# [TEKS BACAAN]

──────────

Wednesday, 1 March 2017

Pandangan Progressivisme tentang Kurikulum



Pandangan Progressivisme tentang Kurikulum

a. Pendahuluan
     Tujuan pendidikan yang dicapai itulah yang menentukan kurikulum dan isi pendidikan. Selain itu, tujuan pendidikan juga mempengaruhi cara dan metode penyajian dalam pembelajaran. Maka kurikulum dan isi pendidikan sangat mempengaruhi kegiatan pendidikan tersebut.
     Antara tujuan dan program harus ada keserasian. Keduanya menentukan jalannya kurikulum yang akan dilaksanakan. Oleh karena itu, kurikulum adalah faktor utama dalam proses pendidikan. Semuanya apa yang dirasakan oleh siswa tercantum dalam kurikulum dan dijabarkannya untuk memperoleh keserasian dalam kehidupannya.
     Dahulu kurikulum terpusat tentang apa yang diberikan pada seperangkat mata pelajaran. Tetapi sekarang, dengan perkembangan zaman kurikulum tidak dibatasi oleh seperangkat pelajaran saja, tetapi mempertimbangkan masalah masalah belajar dan mengajar, kedudukan dan peranan sekolah dalam masyarakat, tuntutan masyarakat kepada sekolah, kebijaksanaan politik dan kemajuan teknologi.


b. Pembahasan
     Sebelum kita beranjak ke pokok permasalahan kita dalam kurikulum, maka akan dipaparkan terlebih dahulu apakah aliran progressivisme itu?

  1. Progressivisme
      Progressivisme adalah aliran filsafat yang lahir di Amerika Serikat sekitar abad ke 20. Aliran ini bermuara kepada aliran pragmatisme yang menitik beratkan pada segi kemanfaatan bagi hidup yang praktis. Karena mempunyai banyak sisi yang sama dengan pragmatisme.[1]
Jadi filsafat progressivisme sama dengan pragmatisme, karena berpusat pada watak. Artinya filsafat progressivisme merupakan perwujudan ide ide dasar aliran filsafat pragmatisme, yaitu
  1. Manusia dalam hidupnya harus tetap survive (mempertahankan hidupnya) terhadap suatu tantangan.
  2. Manusia harus pragmatis, memandang sesuatu dari segi kemanfaatannya.
Filsafat ini menjunjung tinggi hak asasi individu dan menuju kearah kebudayaan. Sehingga progressivisme dianggap sebagai The Liberal Road of Culture, yaitu kebebasan mutlak menuju kearah kebudayaan. Artinya nilai nilai yang dianut bersifat fleksibel terhadap perubahan, toleran, dan terbuka (open minded). Dan menuntut bagi penganutnya untuk bersikap  penjelajah, peneliti untuk mengembangkan pengalamannya, memiliki sikap terbuka dan berkemauan baik sambil menerima kritik dan ide ide lawan.

──────────

# [KERJAKAN BERIKUT INI]
**A.** Menurut teks tentang progressivisme, di negara mana aliran filsafat ini lahir?
**B.** Silakan sebutkan semua hal yang, menurut teks tentang progressivisme, kini dipertimbangkan kurikulum selain seperangkat pelajaran.
Entri yang menyusul adalah bahan terpisah dari teks bacaan.

──────────

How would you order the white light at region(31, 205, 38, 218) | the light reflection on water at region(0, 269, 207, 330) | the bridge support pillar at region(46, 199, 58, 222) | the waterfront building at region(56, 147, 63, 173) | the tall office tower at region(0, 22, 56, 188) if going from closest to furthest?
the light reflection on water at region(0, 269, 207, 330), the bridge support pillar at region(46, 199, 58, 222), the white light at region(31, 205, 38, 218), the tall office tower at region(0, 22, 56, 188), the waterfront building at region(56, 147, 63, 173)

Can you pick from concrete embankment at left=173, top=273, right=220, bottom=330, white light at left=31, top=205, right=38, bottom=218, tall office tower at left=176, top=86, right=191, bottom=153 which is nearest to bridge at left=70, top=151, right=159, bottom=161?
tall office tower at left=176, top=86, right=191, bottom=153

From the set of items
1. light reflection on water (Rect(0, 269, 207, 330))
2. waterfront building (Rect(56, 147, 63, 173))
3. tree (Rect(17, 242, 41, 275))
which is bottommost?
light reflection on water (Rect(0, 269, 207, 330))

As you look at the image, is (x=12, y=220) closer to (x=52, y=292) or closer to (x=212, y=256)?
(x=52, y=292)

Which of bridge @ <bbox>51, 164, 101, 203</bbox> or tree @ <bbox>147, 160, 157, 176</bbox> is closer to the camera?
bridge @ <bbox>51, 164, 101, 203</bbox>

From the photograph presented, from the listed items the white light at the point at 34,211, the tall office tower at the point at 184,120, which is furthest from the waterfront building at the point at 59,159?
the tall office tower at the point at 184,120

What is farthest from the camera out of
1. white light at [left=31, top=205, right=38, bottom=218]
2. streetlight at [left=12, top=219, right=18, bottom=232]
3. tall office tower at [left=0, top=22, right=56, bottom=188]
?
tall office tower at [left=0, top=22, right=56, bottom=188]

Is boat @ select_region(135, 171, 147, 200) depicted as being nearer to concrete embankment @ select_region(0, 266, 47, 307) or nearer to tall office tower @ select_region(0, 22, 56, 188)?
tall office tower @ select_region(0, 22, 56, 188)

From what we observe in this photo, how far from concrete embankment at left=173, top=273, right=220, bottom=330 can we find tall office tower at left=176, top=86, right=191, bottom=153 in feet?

──────────

# [HASIL AKHIR]
**A.** Amerika Serikat.

**B.**
- Masalah belajar dan mengajar
- Kedudukan dan peranan sekolah dalam masyarakat
- Tuntutan masyarakat kepada sekolah
- Kebijaksanaan politik
- Kemajuan teknologi